Their bodies complicate this togetherness. Three's company? There's an unfathomable intimacy between them. Look at the way they lean. They're a one and a two. Pauline leans faithfully her head against Philipp's, and his leans his against her. Daniel, meanwhile, leans away.

But then look at their hands. Pauline's hand left clasps Philipp's shoulder, closing their marital embrace. His folded arms don't reciprocate. Her right hand links fingers with Daniel. From her head-to-head to her hand-in-hand, she is the axis of the group.

Those linked fingers you could almost miss, though. Daniel's hand arrives from nowhere. He seems not to notice. The contact looks surreptitious, and dangerously near to his privates. What's going on?

Perhaps a woman has come between two brothers (through marriage), tries to bring them together (by loving both), and comes between them again (through adultery)? It's a subject for drama, not usually for group portraiture. It's only a hint. But in the gazes of the three you can also read secrets.

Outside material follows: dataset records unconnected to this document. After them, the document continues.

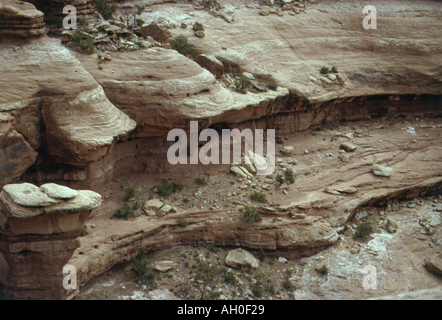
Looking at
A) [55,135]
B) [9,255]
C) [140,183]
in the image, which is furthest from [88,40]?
[9,255]

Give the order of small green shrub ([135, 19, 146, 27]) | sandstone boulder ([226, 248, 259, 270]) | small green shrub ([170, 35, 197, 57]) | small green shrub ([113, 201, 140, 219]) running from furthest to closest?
small green shrub ([135, 19, 146, 27]), small green shrub ([170, 35, 197, 57]), small green shrub ([113, 201, 140, 219]), sandstone boulder ([226, 248, 259, 270])

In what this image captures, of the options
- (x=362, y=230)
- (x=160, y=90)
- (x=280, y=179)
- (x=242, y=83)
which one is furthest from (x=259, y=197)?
(x=160, y=90)

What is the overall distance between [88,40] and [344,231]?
13.2 meters

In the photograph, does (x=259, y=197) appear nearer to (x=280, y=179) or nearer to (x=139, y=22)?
(x=280, y=179)

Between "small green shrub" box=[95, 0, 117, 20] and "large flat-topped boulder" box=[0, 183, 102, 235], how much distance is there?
11.2m

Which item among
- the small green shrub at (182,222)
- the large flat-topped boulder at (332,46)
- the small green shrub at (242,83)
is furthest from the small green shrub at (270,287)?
the large flat-topped boulder at (332,46)

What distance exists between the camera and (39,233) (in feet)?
43.1

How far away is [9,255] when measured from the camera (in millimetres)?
13320

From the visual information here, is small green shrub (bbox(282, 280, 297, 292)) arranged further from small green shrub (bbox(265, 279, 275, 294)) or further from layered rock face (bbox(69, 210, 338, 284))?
layered rock face (bbox(69, 210, 338, 284))

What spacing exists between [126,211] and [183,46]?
8.94 m

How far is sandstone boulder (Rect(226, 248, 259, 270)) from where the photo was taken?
16906 millimetres

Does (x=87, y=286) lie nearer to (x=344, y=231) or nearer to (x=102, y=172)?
(x=102, y=172)

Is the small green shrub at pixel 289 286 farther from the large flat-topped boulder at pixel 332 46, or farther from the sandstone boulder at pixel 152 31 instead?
the sandstone boulder at pixel 152 31

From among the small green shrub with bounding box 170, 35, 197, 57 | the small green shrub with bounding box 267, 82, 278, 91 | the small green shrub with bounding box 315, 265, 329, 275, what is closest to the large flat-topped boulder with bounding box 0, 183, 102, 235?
the small green shrub with bounding box 315, 265, 329, 275
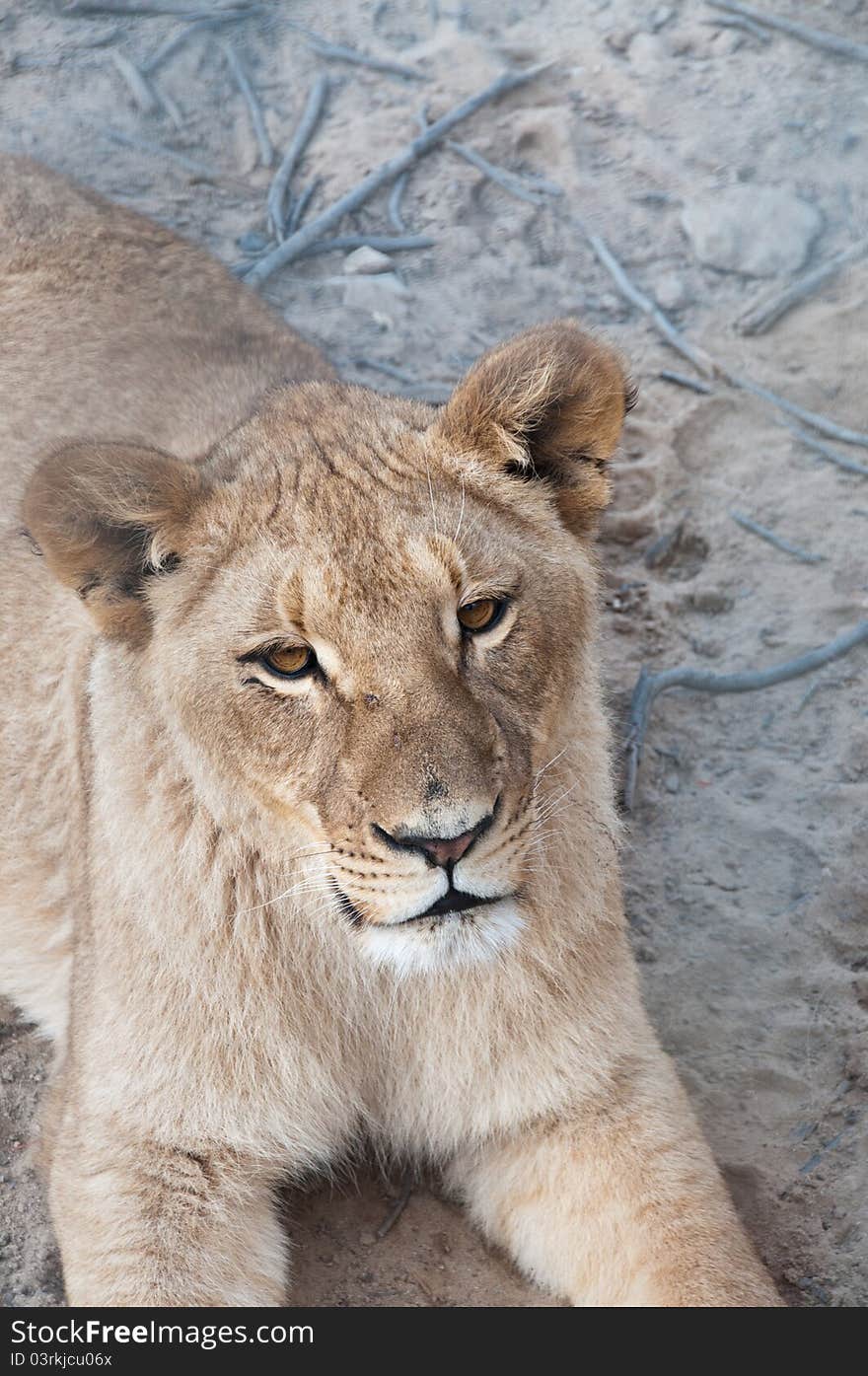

This is what makes We Three a good example of that impossible genre, the group self-portrait. In the relationship between its three figures, you have the same sense of hidden depths that is characteristically found in the mono self-portrait, in the relationship between the artist and him/herself – and as in a mono self-portrait, so here, these depths are transmitted by faces turned to the viewer, faces that both reveal and conceal the heart's plots. We Three: you'll never know.

The picture itself you'll never know either, not directly. Formerly in the Hamburg Kunsthalle, it was destroyed by fire while on exhibition at the Munich Glaspalast in 1931. Fortunately, a colour photo has survived.

About the artist

Philipp Otto Runge (1777-1810) was the most original of the German Romantic painters. He is best known for his portraits of children, terrifying little giants, bursting with chunky vitality. But in his short life he initiated a number of artistic projects that took off in the later 19th and 20th centuries. He explored the growing forms of plants (in semi-abstract silhouettes) and the physics and symbolism of colours (devising the colour-sphere). In 'Times of Day', he envisaged the "total work of art". Of its sequence of four pictures, only 'Morning' came near completion before his death. But he had planned a dense, allegorical mystical-Christian scheme, which would be shown in a special building, a visual-verbal-musical-installation-experience. It's a dream that has inspired – in different ways – artists from Richard Wagner to Mark Rothko and still hasn't quite lost its shine.